1 c. margarine
1 c. firmly packed brown sugar
1/2 tsp. vanilla
2 c. unsifted all purpose flour
Dash salt
1/2 c. quick rolled oats
Filling
Preheat oven to 375. Prepare desired filling (suggestions are listed at the bottom). Set aside. For base & topping, cream margarine, brown sugar & vanilla in large bowl at medium speed of electric mixer until light & fluffy. Mix in flour & salt. Reserve 1/2 c. mixture. Press remaining mixture evenly in ungreased 13x9x2 pan. Bake at 375 for 10 minutes. For topping, combine reserved mixture & rolled oats, mixing until crumbly. Spread desired filling over baked base. Sprinkle topping over filling.

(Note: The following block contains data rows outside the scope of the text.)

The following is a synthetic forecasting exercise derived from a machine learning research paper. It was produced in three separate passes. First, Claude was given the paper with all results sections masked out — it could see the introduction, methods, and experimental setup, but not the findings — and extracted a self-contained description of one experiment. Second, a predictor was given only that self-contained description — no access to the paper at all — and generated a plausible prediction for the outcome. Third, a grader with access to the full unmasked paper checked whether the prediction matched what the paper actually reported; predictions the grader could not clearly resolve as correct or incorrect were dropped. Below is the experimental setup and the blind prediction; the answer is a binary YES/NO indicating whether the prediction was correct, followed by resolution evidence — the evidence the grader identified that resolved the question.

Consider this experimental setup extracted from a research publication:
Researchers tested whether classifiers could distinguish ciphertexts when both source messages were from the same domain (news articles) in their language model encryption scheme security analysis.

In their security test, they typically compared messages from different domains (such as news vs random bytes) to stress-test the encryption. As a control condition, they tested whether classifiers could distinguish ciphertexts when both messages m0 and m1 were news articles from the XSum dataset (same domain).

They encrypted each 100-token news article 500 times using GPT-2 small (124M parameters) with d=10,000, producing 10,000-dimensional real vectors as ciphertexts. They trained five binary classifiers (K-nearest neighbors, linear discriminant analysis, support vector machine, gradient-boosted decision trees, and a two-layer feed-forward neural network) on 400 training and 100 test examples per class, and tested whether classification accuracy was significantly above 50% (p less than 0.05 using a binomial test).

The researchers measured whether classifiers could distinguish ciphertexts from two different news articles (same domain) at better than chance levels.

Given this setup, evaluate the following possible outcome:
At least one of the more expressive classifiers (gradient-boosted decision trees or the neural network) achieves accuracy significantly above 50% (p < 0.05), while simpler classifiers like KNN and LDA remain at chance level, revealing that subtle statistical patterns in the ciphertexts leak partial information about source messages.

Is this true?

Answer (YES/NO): NO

Bake at 375 for 15 minutes. Cool. Cut into bars. Refrigerate. Makes 40 bars. Fillings: Lime-Cream Cheese: Beat 8 oz. cream cheese, 2 Tbs. lime juice, 1 egg & 1/2 c. sugar until smooth. Spread evenly over baked crust. Cherry: Spread 1 can cherry pie filling over baked crust. Pineapple Coconut: Combine two 8 oz. cans cans crushed pineapple, 1/2 c. sugar & 1 Tb. cornstarch in medium saucepan. Cook on medium heat until thickened, stirring constantly. Stir in 1/4 c. chopped pecans, 1/2 c. flake coconut & 1 tsp. lemon juice. Spread over baked crust.